Oumou Kane est une jeune militante de Mauritanie, un pays où les femmes sont loin d’avoir les mêmes droits que les hommes, aussi bien au sein de la famille que dans le reste de la société. Elle fut la première à faire des études à l’étranger après le lycée, contrairement à la tradition de sa communauté, qui favorise la préparation des filles au mariage et à la maternité. Oumou s’en alla en recevant la bénédiction de son père, qui lui aussi eut l’opportunité d’étudier à l’étranger. Allant à l’encontre de sa communauté, elle poursuivit sa quête de l’éducation au Sénégal, pays voisin. Les années passées là-bas lui ont fait réaliser non seulement le manque d’autonomie des femmes de Mauritanie mais aussi le fait que les femmes peuvent posséder un pouvoir d’influence. Elle s’est alors jurée d’être un agent de changement dans son pays.
Cette année, Oumou a participé à un atelier organisé par l’équipe « Les Femmes, l’Entreprise et le Droit » du Groupe de la Banque mondiale à Nouakchott, Mauritanie. Elle faisait partie d’une trentaine de représentants d’organisations de la société civile (OSC) œuvrant pour l’autonomisation des femmes en Mauritanie. Il s’agissait de les sensibiliser aux conséquences économiques des lois qui établissent des différences entre les sexes, mais aussi de renforcer leurs capacités à exploiter données et éléments probants pour appeler à des réformes en faveur de l’égalité hommes-femmes. « Cette forme de renforcement des capacités et d’accès aux informations est cruciale.

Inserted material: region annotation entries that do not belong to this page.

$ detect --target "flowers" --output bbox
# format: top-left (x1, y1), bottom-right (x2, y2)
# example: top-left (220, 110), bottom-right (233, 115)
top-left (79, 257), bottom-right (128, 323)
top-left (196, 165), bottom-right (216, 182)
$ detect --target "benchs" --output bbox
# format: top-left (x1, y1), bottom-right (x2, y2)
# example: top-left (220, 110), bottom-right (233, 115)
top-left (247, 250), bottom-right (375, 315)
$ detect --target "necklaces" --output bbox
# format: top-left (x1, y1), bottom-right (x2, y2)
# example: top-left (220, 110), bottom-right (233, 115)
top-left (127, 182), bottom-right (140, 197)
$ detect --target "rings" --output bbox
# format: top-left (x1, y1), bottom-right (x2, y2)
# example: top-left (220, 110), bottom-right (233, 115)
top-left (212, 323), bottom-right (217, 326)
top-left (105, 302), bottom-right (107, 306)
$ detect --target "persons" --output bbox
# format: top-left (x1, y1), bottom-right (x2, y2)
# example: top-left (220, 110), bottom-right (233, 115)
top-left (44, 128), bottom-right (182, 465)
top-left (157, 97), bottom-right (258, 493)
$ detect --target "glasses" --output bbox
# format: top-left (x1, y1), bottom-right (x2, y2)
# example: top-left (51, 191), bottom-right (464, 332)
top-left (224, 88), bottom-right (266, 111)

Elle nous aide à comprendre que bien souvent, nous les femmes, nous ignorons nos droits. J’ai découvert la situation des droits des femmes dans d’autres pays et la manière dont les avancées ont été obtenues. J’ai vu ainsi comment d’autres avaient initié le processus que nous essayons de lancer en Mauritanie, en nous appuyant sur ces exemples », explique Oumou, qui a ensuite constitué la toute première équipe féminine de football du pays.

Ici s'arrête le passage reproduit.